══ INPUT ══

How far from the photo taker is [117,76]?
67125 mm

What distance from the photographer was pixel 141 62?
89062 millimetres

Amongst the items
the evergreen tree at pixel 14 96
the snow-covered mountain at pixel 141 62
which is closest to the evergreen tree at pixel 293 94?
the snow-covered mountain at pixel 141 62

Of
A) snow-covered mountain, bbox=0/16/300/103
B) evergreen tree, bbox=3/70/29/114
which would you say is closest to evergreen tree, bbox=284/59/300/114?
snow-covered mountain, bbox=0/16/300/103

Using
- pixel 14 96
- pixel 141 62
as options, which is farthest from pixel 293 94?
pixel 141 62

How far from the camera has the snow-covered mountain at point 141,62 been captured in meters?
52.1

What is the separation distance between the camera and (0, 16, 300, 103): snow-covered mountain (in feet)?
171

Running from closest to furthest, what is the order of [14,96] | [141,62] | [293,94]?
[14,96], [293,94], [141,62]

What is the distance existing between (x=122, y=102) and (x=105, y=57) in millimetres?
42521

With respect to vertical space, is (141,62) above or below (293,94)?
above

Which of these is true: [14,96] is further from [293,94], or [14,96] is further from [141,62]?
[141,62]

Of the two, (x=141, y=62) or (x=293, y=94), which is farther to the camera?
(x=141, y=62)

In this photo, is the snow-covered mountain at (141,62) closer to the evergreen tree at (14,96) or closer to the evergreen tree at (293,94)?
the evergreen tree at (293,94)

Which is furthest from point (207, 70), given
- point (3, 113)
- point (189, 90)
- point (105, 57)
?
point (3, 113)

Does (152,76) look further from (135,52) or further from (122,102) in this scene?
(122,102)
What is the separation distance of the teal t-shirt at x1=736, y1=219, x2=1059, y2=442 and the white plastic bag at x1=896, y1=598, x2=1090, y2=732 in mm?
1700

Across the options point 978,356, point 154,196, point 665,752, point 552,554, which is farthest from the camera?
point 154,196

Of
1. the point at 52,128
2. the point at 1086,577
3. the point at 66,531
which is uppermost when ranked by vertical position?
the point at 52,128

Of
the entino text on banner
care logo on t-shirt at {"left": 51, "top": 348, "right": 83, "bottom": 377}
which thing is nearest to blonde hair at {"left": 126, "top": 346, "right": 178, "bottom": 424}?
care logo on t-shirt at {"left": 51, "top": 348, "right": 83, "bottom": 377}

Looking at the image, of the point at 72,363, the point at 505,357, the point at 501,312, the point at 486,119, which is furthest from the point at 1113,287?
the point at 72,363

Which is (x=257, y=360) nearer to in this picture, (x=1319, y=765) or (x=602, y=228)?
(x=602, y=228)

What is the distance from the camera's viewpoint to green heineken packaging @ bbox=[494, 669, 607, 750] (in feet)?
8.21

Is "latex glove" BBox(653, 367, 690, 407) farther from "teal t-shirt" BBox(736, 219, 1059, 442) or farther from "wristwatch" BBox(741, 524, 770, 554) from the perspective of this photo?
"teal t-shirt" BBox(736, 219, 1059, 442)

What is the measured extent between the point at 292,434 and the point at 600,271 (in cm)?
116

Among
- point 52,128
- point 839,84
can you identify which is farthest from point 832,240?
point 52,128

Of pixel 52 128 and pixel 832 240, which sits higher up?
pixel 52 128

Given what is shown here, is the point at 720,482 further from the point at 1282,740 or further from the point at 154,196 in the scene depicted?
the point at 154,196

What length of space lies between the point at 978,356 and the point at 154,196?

═══

### AIM
Generate an exact reproduction of all entries.

### EXERCISE ANSWER
How far from the photo taker is [117,76]?
67125 mm

What distance from the photographer was pixel 141 62?
89062 millimetres

Amongst the items
the evergreen tree at pixel 14 96
the snow-covered mountain at pixel 141 62
which is closest to the evergreen tree at pixel 293 94?
the snow-covered mountain at pixel 141 62

Of
A) snow-covered mountain, bbox=0/16/300/103
B) evergreen tree, bbox=3/70/29/114
which would you say is closest to evergreen tree, bbox=284/59/300/114?
snow-covered mountain, bbox=0/16/300/103

Using
- pixel 14 96
- pixel 141 62
as options, which is farthest from pixel 293 94?
pixel 141 62

How far from the camera has the snow-covered mountain at point 141,62 been captured in meters?
52.1

What is the separation distance between the camera and (0, 16, 300, 103): snow-covered mountain (in feet)?
171

Running from closest to furthest, what is the order of [14,96] | [141,62] | [293,94]?
[14,96], [293,94], [141,62]

What is the distance existing between (x=122, y=102) and (x=105, y=57) in millimetres?
42521

With respect to vertical space, is (141,62) above or below (293,94)?
above

Which of these is true: [14,96] is further from [293,94], or [14,96] is further from [141,62]?
[141,62]

Of the two, (x=141, y=62) or (x=293, y=94), which is farther to the camera?
(x=141, y=62)

In this photo, is the snow-covered mountain at (141,62) closer to the evergreen tree at (14,96) or closer to the evergreen tree at (293,94)?
the evergreen tree at (293,94)

Which is furthest from point (207, 70), given
- point (3, 113)
- point (189, 90)
- point (105, 57)
?
point (3, 113)

Does (152,76) look further from (135,52) or further from (122,102) in this scene?
(122,102)
What is the separation distance of the teal t-shirt at x1=736, y1=219, x2=1059, y2=442 and the white plastic bag at x1=896, y1=598, x2=1090, y2=732 in mm?
1700

Across the options point 978,356, point 154,196, point 665,752, point 552,554, which is farthest from the camera?
point 154,196

Of
1. the point at 52,128
2. the point at 1086,577
3. the point at 66,531
which is uppermost when ranked by vertical position?
the point at 52,128

Of
the entino text on banner
care logo on t-shirt at {"left": 51, "top": 348, "right": 83, "bottom": 377}
which thing is nearest to blonde hair at {"left": 126, "top": 346, "right": 178, "bottom": 424}?
care logo on t-shirt at {"left": 51, "top": 348, "right": 83, "bottom": 377}

Looking at the image, of the point at 72,363, the point at 505,357, the point at 501,312, the point at 486,119, which is furthest from the point at 1113,287?
the point at 72,363

Which is (x=257, y=360) nearer to in this picture, (x=1319, y=765) or (x=602, y=228)?
(x=602, y=228)

What is the distance from the camera's viewpoint to green heineken packaging @ bbox=[494, 669, 607, 750] (in feet)?
8.21

Is "latex glove" BBox(653, 367, 690, 407) farther from "teal t-shirt" BBox(736, 219, 1059, 442) or farther from "wristwatch" BBox(741, 524, 770, 554) from the perspective of this photo?
"teal t-shirt" BBox(736, 219, 1059, 442)

What is the measured extent between the point at 292,434 and the point at 600,271 (in cm)?
116

Among
- point 52,128
- point 839,84
can you identify which is farthest from point 832,240?
point 52,128

Of pixel 52 128 and pixel 832 240, which sits higher up?
pixel 52 128

Given what is shown here, is the point at 720,482 further from the point at 1282,740 or further from the point at 154,196 in the scene depicted?
the point at 154,196

What length of space lies between the point at 978,356 and the point at 154,196?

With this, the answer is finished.